The black and gold lanyard is now standard as part of new hall pass restrictions.

Collin Wang, Staff Writer

“They’re going to take our phones at the beginning of the day.” “Our bathroom time is going to be limited”. These were just some of the rumors circulating around NAI in the week before the disciplinary assembly. The entire student body was curious about what changes were being implemented.

When the assembly finally came, it was revealed that most of the rumors were proven incorrect. However, our school did implement one significant change in policy. In the hallway, there are yellow lanyards everywhere. Lanyards in hands, lanyards in pockets, even lanyards being swung around, all to indicate that the person is supposed to be in the hall. 

This is the new school policy with hall passes. Instead of the old system of signing out electronically, we have transitioned into a physical approach with more steps. The process now consists of signing out on a paper sheet, filling in the date, your name, and the times you leave and return. 

The policy has been met with overwhelming criticism from students. Sophomore Tia Soussou said, “I think the hall passes are inconvenient and it wastes more time having to sign out all the time.” Sophomore Logan Kushner added, “It causes more problems because some kids like to vandalize the hall passes and the sign out sheets.”

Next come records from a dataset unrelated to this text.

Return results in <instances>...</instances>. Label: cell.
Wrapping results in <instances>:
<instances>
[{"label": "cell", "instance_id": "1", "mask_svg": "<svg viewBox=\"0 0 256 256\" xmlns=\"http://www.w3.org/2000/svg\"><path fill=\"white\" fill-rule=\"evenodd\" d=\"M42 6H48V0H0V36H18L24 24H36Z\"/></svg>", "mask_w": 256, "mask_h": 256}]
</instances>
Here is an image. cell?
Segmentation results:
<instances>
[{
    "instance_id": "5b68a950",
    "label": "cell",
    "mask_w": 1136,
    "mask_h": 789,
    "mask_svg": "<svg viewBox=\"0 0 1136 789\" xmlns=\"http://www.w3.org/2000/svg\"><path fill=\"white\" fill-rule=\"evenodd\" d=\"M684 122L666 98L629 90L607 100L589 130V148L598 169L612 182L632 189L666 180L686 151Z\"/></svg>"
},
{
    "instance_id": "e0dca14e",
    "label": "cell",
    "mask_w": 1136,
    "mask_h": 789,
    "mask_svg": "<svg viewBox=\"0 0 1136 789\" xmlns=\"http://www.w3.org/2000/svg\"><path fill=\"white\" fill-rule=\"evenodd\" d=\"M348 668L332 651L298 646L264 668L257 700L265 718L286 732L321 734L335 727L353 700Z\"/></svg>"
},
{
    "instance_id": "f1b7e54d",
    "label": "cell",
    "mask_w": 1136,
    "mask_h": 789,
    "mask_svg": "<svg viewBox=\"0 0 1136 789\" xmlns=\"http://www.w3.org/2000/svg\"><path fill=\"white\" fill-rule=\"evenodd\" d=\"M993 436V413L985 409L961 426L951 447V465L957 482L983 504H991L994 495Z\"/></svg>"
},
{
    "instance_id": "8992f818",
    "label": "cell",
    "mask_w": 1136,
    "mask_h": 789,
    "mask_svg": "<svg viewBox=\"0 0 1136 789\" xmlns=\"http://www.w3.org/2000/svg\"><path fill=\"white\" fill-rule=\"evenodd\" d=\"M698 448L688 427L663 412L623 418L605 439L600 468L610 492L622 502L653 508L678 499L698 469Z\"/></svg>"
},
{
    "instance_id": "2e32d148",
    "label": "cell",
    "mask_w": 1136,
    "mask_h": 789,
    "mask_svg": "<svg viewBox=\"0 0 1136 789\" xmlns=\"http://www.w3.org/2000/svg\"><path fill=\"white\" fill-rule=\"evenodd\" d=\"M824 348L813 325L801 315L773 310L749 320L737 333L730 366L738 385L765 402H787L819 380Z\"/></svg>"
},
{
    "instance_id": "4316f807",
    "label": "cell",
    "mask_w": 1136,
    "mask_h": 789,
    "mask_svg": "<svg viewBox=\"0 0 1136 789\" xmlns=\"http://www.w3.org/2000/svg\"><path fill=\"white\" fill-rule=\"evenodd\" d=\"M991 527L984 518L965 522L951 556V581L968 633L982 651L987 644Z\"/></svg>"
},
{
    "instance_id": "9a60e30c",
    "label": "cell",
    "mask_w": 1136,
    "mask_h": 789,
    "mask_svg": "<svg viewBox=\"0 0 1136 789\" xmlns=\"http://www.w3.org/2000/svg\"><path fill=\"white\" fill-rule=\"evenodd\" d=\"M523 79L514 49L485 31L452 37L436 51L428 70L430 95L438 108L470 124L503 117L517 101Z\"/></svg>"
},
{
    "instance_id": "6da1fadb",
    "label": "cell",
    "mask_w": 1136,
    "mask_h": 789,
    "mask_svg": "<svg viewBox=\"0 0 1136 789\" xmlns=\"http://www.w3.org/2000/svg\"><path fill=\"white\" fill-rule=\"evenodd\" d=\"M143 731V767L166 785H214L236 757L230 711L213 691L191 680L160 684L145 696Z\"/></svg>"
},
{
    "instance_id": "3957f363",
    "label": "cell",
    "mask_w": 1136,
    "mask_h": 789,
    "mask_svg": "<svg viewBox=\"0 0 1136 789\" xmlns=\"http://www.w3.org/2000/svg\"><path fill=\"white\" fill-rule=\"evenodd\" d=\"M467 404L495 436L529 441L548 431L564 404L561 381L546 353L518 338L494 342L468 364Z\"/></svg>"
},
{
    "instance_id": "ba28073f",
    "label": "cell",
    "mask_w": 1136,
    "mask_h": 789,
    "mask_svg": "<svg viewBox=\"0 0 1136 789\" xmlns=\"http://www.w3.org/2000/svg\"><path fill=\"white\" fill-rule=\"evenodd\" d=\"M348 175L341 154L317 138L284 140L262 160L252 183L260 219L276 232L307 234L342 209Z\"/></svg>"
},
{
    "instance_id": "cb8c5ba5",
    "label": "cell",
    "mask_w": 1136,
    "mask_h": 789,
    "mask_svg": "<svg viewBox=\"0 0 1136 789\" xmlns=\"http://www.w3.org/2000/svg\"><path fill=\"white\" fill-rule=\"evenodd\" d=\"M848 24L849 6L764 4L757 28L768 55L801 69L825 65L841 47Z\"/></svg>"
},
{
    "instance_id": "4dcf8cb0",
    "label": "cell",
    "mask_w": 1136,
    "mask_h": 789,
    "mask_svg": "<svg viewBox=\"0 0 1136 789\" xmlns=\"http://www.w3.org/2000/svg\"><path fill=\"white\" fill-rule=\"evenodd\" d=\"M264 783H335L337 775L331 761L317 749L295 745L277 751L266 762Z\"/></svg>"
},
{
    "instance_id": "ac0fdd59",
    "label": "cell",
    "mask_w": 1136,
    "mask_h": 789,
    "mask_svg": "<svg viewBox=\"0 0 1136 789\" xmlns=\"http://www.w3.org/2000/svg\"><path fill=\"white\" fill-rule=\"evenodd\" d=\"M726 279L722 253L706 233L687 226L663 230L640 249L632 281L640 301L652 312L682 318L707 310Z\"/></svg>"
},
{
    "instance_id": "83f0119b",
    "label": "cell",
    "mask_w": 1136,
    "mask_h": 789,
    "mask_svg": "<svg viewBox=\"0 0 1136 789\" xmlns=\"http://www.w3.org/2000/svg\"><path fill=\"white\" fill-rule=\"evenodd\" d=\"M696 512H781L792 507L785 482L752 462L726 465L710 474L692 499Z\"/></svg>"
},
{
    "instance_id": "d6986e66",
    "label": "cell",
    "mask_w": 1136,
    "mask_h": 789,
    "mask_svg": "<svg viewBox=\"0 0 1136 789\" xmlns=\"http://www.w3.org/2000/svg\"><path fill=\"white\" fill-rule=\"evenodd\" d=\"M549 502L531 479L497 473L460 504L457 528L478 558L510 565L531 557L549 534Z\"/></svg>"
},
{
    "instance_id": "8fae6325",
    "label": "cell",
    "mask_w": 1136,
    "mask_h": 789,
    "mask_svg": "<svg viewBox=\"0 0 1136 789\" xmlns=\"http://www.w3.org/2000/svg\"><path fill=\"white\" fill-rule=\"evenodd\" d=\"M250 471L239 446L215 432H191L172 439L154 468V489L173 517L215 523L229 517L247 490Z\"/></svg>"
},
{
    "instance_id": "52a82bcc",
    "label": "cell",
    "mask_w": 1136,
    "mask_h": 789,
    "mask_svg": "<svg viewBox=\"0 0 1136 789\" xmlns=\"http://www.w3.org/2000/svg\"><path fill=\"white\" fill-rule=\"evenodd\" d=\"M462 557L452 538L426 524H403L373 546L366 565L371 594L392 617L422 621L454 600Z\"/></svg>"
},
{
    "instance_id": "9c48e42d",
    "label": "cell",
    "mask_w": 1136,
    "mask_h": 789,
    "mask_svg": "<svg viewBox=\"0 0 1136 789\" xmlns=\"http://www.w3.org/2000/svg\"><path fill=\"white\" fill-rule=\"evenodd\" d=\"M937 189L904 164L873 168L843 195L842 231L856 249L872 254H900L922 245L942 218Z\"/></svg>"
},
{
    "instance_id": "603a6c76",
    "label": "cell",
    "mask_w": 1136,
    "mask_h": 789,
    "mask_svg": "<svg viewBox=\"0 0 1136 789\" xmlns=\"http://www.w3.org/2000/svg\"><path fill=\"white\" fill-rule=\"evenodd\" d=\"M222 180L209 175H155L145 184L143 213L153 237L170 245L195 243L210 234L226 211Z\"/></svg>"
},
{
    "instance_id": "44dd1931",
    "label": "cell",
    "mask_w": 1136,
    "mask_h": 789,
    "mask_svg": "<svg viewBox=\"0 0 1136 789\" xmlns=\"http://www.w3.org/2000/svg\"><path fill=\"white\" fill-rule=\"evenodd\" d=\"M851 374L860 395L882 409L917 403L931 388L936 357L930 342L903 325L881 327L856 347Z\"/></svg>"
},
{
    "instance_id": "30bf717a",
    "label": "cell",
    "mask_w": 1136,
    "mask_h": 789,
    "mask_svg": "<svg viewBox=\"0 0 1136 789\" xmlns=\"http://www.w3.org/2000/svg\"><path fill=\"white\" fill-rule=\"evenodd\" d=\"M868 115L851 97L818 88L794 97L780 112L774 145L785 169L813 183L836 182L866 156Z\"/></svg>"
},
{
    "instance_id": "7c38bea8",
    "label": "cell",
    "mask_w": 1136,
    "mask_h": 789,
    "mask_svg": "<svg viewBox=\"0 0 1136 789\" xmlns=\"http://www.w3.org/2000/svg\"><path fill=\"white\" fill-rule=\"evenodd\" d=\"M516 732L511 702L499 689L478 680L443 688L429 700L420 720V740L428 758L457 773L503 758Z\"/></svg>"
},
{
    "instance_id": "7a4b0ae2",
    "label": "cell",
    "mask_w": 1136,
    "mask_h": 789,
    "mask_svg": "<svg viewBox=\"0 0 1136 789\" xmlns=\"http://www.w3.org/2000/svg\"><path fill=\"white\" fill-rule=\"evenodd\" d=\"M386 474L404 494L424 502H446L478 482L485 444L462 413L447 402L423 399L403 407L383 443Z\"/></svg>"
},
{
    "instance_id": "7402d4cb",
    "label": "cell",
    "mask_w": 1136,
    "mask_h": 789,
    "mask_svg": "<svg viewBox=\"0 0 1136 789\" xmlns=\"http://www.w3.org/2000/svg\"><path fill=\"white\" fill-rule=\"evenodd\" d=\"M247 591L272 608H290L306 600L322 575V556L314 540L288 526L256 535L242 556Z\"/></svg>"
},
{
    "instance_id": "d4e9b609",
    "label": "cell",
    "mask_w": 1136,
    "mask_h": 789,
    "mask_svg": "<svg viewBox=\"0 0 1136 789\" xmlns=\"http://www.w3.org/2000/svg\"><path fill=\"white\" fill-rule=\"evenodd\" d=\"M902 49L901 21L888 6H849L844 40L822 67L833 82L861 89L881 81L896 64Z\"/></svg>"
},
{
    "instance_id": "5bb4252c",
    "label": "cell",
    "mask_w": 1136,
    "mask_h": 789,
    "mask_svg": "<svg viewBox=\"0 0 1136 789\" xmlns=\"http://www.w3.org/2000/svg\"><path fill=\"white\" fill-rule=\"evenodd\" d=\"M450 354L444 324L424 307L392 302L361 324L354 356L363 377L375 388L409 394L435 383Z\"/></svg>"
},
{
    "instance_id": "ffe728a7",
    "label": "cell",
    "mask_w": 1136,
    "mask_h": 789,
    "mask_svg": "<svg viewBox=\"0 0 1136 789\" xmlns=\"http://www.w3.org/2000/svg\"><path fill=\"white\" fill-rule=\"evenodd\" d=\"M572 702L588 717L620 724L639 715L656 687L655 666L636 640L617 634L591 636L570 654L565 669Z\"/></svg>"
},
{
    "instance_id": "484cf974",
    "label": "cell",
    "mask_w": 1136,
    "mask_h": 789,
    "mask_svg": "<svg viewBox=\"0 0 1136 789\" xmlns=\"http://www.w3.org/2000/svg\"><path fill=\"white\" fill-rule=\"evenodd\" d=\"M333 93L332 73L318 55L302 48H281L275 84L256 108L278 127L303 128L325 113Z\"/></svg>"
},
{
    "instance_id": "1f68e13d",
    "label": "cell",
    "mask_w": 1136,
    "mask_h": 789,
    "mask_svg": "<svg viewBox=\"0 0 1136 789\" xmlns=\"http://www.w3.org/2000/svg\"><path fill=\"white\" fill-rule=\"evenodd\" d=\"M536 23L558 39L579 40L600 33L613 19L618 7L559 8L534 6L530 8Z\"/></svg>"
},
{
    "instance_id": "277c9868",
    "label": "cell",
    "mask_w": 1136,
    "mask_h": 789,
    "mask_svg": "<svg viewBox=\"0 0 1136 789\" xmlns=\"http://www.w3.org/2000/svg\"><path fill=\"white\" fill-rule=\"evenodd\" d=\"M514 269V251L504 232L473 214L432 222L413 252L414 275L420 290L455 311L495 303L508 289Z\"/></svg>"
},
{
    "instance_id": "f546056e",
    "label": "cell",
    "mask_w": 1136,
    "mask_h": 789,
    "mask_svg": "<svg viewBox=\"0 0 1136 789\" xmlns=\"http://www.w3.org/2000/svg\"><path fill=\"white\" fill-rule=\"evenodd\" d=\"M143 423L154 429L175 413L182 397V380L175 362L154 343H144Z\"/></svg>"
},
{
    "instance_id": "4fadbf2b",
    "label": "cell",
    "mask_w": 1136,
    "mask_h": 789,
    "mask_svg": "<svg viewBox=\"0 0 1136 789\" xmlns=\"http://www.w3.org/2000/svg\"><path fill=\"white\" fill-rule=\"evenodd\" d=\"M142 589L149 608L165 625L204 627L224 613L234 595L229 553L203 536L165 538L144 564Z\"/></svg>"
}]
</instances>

Others have concerns over the cleanliness of the passes. Sophomore Hayden Ball said, “Everyone takes the same two hall passes to the bathroom. We have no idea where they put them, especially in the bathroom.” Sophomore Sydney Bartos said, “I hate how we have to touch the same passes as some people who don’t wash their hands.”

Although students are adamant about the flaws of this system, teachers and administrators tend to believe otherwise. Several teachers have said that the new system allows them to better keep track of where their students are. They have also said that catching students who are cutting class is much easier.

Clearly, both points of view are justified. However, school staff are very confident that their policy will work. For now, it seems, the yellow lanyards are here to stay.